_Data for processing_:
###

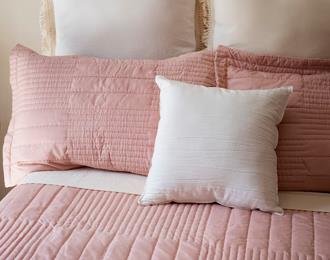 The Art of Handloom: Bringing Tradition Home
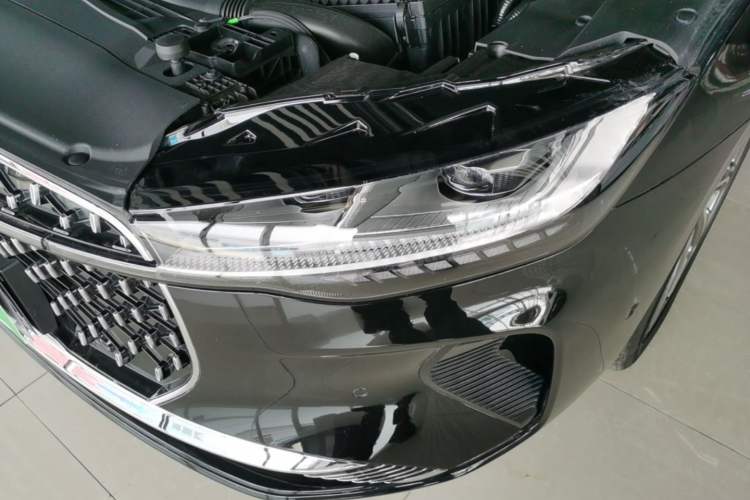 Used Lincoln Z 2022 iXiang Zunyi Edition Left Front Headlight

###

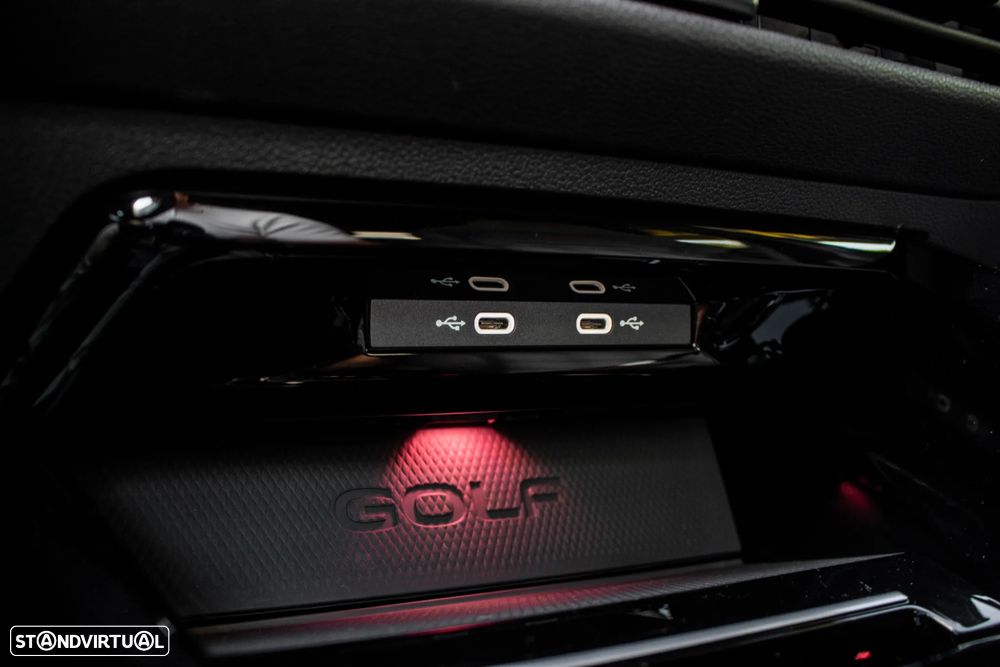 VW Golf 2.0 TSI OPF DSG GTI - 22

###

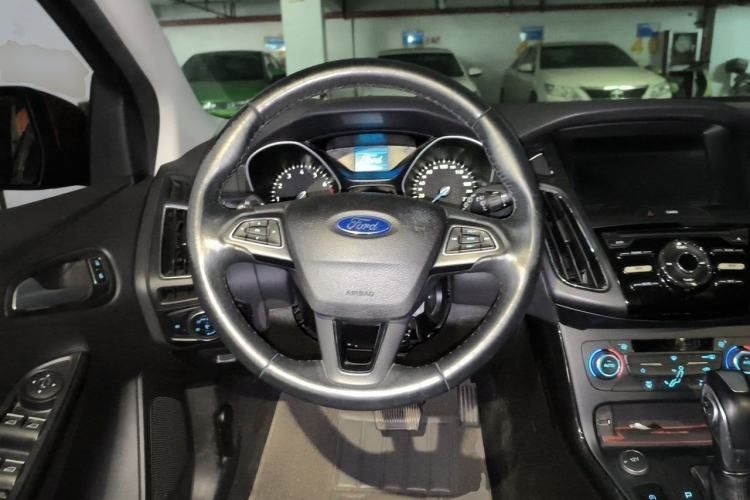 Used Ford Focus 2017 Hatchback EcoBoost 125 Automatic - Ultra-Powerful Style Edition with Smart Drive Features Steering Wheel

###

_Problem to solve_:
Working from the entries above, please transcribe only the lines from the line with "The Art of Handloom: Bringing Tradition Home" through the line with "Used Lincoln Z", exactly, with both end lines and without pictures.

_Result of the task_:
 The Art of Handloom: Bringing Tradition Home
 Used Lincoln Z 2022 iXiang Zunyi Edition Left Front Headlight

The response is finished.